◆ Task item
Of all the lines below, output only those starting at the one with "Αθηνα συγγραμμα περιοδικον τ.63 (1959)" and ending at the one with "2021牛年新年PPT模板颁", both ends included, exactly as written.

Scraped caption text data:
==========

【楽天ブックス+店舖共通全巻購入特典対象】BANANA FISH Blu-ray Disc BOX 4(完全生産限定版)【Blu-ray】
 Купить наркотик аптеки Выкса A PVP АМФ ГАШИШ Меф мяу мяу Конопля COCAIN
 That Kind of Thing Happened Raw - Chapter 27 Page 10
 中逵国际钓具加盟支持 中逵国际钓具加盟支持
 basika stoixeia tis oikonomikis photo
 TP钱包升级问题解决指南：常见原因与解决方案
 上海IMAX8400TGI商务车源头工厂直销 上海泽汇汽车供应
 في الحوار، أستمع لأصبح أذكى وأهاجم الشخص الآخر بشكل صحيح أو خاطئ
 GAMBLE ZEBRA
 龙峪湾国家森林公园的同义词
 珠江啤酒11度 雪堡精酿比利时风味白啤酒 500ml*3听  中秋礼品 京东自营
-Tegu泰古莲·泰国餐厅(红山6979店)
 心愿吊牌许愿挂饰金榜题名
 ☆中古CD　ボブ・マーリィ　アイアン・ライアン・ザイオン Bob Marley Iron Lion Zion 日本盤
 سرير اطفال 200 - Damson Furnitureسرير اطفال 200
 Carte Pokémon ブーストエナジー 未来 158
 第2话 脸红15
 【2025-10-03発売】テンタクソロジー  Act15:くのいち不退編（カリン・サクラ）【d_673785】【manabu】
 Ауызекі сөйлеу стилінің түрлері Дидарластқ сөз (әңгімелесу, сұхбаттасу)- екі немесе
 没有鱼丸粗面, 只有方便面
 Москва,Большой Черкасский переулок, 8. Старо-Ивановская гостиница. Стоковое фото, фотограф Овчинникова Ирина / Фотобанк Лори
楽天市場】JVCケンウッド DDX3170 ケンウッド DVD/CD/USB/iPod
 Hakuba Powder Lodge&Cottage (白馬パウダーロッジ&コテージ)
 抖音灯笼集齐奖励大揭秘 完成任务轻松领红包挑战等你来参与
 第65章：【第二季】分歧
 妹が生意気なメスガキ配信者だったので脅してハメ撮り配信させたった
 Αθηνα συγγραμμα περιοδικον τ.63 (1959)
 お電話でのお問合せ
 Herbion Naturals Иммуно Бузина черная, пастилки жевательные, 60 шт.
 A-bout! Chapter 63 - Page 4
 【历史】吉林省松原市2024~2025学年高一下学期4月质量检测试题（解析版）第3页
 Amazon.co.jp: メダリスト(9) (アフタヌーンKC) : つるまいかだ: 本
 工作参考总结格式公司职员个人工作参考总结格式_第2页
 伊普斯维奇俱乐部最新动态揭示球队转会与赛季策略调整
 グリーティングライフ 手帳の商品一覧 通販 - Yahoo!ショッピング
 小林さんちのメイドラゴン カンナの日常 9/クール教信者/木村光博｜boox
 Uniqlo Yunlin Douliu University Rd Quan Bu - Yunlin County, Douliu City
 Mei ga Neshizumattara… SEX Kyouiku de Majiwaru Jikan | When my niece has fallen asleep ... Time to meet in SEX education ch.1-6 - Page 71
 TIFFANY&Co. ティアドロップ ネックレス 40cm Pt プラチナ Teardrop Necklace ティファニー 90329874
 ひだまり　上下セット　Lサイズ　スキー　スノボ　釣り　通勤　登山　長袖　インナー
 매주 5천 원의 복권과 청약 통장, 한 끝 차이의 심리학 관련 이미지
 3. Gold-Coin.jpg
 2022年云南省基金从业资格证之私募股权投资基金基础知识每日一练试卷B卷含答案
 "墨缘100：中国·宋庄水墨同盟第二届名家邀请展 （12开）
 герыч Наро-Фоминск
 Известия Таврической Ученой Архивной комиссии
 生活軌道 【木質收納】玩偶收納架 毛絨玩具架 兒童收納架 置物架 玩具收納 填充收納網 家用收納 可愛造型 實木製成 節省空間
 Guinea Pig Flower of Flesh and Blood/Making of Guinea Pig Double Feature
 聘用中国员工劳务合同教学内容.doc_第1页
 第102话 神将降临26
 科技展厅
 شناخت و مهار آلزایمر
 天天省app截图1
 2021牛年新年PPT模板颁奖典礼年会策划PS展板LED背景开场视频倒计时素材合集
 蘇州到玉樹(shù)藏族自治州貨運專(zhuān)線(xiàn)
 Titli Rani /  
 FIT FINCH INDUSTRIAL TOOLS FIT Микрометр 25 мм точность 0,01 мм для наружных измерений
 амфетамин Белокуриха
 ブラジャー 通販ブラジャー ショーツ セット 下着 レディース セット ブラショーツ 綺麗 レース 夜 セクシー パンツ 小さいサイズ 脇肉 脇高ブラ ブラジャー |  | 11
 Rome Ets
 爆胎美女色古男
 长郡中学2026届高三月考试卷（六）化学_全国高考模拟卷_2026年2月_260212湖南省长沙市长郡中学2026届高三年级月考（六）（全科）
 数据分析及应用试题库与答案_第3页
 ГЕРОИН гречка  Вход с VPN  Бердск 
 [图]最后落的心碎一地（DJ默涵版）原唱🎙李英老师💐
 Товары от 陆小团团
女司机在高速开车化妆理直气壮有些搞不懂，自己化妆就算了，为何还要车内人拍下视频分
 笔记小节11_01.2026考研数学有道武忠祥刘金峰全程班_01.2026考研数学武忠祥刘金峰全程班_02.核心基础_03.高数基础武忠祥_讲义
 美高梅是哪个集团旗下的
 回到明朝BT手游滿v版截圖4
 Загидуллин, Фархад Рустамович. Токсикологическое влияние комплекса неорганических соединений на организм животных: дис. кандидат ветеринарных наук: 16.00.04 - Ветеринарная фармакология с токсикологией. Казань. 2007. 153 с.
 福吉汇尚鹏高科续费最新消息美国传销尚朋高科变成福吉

==========

◆ Response to the exercise
 Αθηνα συγγραμμα περιοδικον τ.63 (1959)
 お電話でのお問合せ
 Herbion Naturals Иммуно Бузина черная, пастилки жевательные, 60 шт.
 A-bout! Chapter 63 - Page 4
 【历史】吉林省松原市2024~2025学年高一下学期4月质量检测试题（解析版）第3页
 Amazon.co.jp: メダリスト(9) (アフタヌーンKC) : つるまいかだ: 本
 工作参考总结格式公司职员个人工作参考总结格式_第2页
 伊普斯维奇俱乐部最新动态揭示球队转会与赛季策略调整
 グリーティングライフ 手帳の商品一覧 通販 - Yahoo!ショッピング
 小林さんちのメイドラゴン カンナの日常 9/クール教信者/木村光博｜boox
 Uniqlo Yunlin Douliu University Rd Quan Bu - Yunlin County, Douliu City
 Mei ga Neshizumattara… SEX Kyouiku de Majiwaru Jikan | When my niece has fallen asleep ... Time to meet in SEX education ch.1-6 - Page 71
 TIFFANY&Co. ティアドロップ ネックレス 40cm Pt プラチナ Teardrop Necklace ティファニー 90329874
 ひだまり　上下セット　Lサイズ　スキー　スノボ　釣り　通勤　登山　長袖　インナー
 매주 5천 원의 복권과 청약 통장, 한 끝 차이의 심리학 관련 이미지
 3. Gold-Coin.jpg
 2022年云南省基金从业资格证之私募股权投资基金基础知识每日一练试卷B卷含答案
 "墨缘100：中国·宋庄水墨同盟第二届名家邀请展 （12开）
 герыч Наро-Фоминск
 Известия Таврической Ученой Архивной комиссии
 生活軌道 【木質收納】玩偶收納架 毛絨玩具架 兒童收納架 置物架 玩具收納 填充收納網 家用收納 可愛造型 實木製成 節省空間
 Guinea Pig Flower of Flesh and Blood/Making of Guinea Pig Double Feature
 聘用中国员工劳务合同教学内容.doc_第1页
 第102话 神将降临26
 科技展厅
 شناخت و مهار آلزایمر
 天天省app截图1
 2021牛年新年PPT模板颁奖典礼年会策划PS展板LED背景开场视频倒计时素材合集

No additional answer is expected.